ASSIGNMENT: Copy nothing but the text: repeat each entry exactly and drop the images.

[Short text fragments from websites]
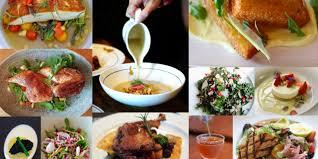 cuisine resto sonoma county restaurant openings closings of 2017
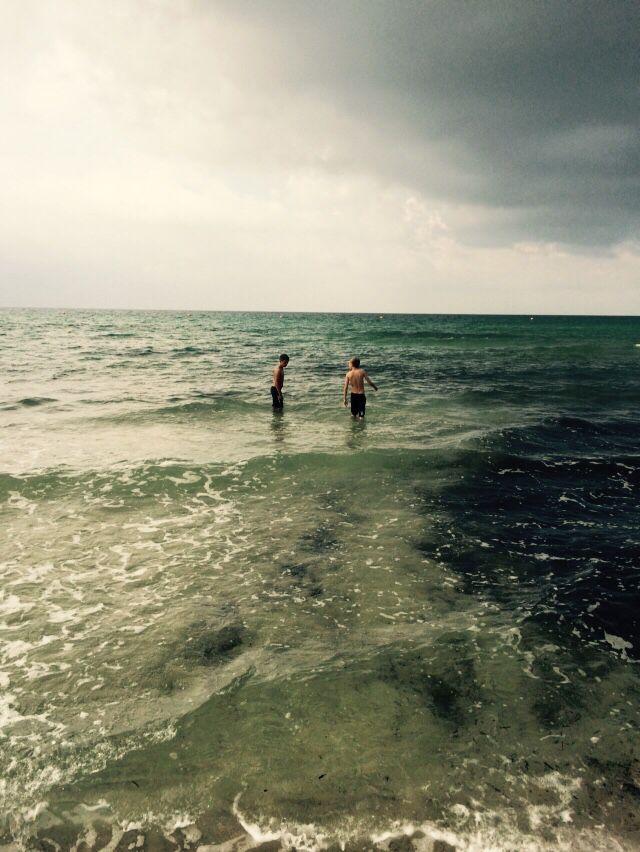 Chalkidiki am Beach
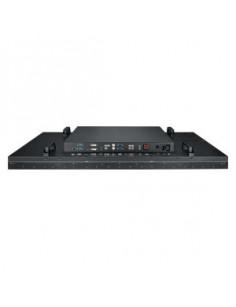 Datalogic Gryphon GBT4400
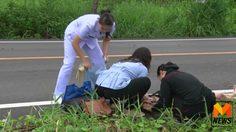 ชื่นชม! 3 สาวพยาบาล พร้อมใจจอดรถช่วยคนเจ็บประสบอุบัติเหตุ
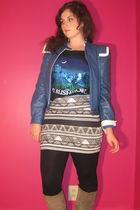 blue vintage Wilsons Leather jacket - black Thrifted cut-up Tshirt shirt - black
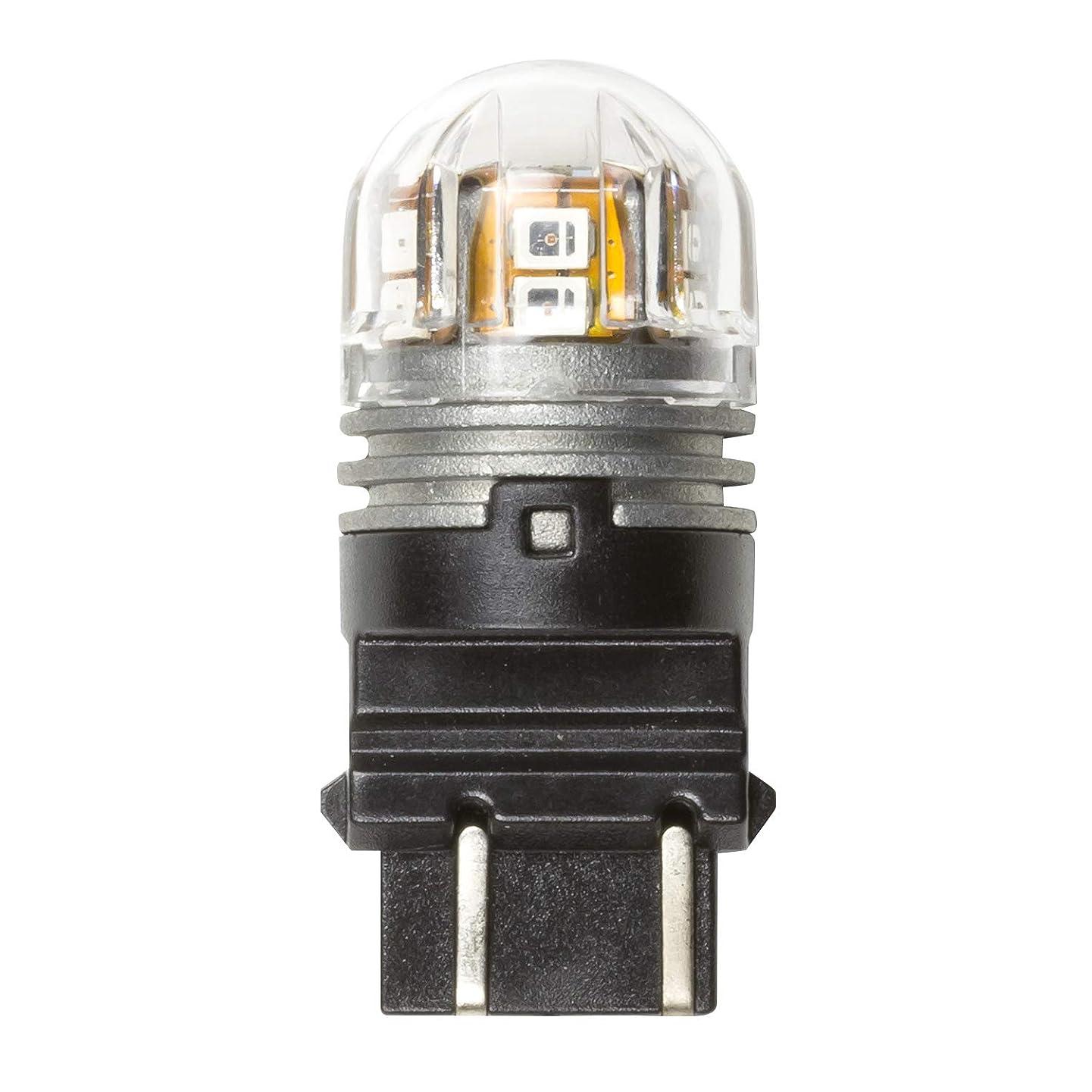 Pilot Automotive IL-3157-15RBK Flashing Brake Light Bulb (2pc / Red)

ANSWER TO THIS TASK:
 cuisine resto sonoma county restaurant openings closings of 2017
 Chalkidiki am Beach
 Datalogic Gryphon GBT4400
 ชื่นชม! 3 สาวพยาบาล พร้อมใจจอดรถช่วยคนเจ็บประสบอุบัติเหตุ
 blue vintage Wilsons Leather jacket - black Thrifted cut-up Tshirt shirt - black
 Pilot Automotive IL-3157-15RBK Flashing Brake Light Bulb (2pc / Red)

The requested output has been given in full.